Page extract
= Beginning of Section =

Diarrhea Home > Norovirus Transmission
There are several ways in which a norovirus may be transmitted. For example, norovirus transmission may occur as a result of eating foods or drinking liquids that are contaminated with the virus. Transmission of a norovirus can also occur when someone touches contaminated surfaces and then touches his or her mouth. Workers at daycare centers and nursing homes should pay special attention to children or residents infected with a norovirus; transmission in such environments can lead to the virus spreading quickly among the population of such institutions.
Noroviruses are highly contagious and can spread easily from person to person. Noroviruses are found in the stool or vomit of infected people. Norovirus transmission can happen in one of several ways, including:
- Eating foods or drinking liquids that are contaminated with norovirus
- Touching surfaces or objects contaminated with norovirus and putting your hands in your mouth
- Having direct contact with another person who is infected and showing symptoms (for example, when caring for someone with the illness, or sharing food or eating utensils with someone who is ill).

= End of Section =

Collected data

= Beginning of Section =

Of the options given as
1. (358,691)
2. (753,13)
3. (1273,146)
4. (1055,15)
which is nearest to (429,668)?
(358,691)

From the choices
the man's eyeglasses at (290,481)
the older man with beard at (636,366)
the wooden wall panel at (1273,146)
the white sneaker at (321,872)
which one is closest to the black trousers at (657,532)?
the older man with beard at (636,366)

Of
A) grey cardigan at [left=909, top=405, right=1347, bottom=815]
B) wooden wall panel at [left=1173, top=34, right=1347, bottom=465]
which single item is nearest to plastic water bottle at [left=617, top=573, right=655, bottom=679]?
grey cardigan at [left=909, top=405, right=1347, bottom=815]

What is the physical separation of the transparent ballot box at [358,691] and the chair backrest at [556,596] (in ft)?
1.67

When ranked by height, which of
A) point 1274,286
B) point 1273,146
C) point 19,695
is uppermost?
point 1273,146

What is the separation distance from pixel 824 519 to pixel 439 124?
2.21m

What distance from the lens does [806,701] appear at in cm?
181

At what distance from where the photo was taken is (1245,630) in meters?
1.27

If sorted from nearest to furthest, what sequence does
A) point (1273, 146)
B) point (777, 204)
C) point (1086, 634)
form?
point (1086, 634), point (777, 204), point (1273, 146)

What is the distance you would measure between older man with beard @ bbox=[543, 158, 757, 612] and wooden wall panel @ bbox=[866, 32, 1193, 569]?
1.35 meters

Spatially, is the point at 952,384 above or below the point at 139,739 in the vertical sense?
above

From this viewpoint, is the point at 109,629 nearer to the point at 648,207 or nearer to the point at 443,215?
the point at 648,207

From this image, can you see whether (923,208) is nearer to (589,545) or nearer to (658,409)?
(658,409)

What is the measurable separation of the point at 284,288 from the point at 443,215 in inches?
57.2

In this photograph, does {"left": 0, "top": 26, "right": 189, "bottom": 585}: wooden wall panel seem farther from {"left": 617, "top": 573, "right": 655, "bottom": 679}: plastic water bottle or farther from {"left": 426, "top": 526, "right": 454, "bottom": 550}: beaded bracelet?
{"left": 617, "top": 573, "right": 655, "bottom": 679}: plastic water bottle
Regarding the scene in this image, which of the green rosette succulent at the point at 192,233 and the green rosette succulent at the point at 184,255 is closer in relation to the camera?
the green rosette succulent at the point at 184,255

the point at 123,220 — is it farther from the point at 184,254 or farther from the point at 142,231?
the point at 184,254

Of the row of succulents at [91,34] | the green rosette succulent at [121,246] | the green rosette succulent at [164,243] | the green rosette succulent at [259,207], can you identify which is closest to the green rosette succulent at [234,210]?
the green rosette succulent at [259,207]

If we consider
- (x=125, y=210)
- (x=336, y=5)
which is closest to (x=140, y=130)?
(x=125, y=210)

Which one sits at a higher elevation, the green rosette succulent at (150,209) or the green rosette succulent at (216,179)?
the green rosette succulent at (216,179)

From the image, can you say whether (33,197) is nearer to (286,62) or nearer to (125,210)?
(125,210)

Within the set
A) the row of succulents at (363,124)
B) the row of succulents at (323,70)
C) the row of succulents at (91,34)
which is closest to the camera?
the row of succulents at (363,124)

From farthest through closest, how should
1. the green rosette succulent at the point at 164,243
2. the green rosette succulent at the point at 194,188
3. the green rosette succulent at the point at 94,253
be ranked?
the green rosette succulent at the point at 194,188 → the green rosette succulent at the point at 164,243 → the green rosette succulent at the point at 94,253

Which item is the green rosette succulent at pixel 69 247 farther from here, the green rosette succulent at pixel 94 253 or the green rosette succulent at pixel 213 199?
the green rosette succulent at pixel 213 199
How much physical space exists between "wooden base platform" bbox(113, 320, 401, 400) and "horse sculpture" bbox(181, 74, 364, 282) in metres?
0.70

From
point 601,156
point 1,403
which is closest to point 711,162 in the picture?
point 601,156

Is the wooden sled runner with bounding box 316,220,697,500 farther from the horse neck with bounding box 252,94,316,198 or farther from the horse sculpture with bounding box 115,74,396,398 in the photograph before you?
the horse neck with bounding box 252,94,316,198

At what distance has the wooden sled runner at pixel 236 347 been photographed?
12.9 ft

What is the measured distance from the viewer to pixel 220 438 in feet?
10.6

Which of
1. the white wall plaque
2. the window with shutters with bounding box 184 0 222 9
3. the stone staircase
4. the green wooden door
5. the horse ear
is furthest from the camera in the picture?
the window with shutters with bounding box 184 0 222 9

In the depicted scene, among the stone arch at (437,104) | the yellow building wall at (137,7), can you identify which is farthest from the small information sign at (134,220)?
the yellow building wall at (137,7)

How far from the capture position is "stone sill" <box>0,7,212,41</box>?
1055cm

= End of Section =

What you should do
Echo the passage of the norovirus transmission text starting with "Noroviruses are highly" and going on through "who is ill).". The items have no connection to the norovirus transmission text.

Response to this task
Noroviruses are highly contagious and can spread easily from person to person. Noroviruses are found in the stool or vomit of infected people. Norovirus transmission can happen in one of several ways, including:
- Eating foods or drinking liquids that are contaminated with norovirus
- Touching surfaces or objects contaminated with norovirus and putting your hands in your mouth
- Having direct contact with another person who is infected and showing symptoms (for example, when caring for someone with the illness, or sharing food or eating utensils with someone who is ill).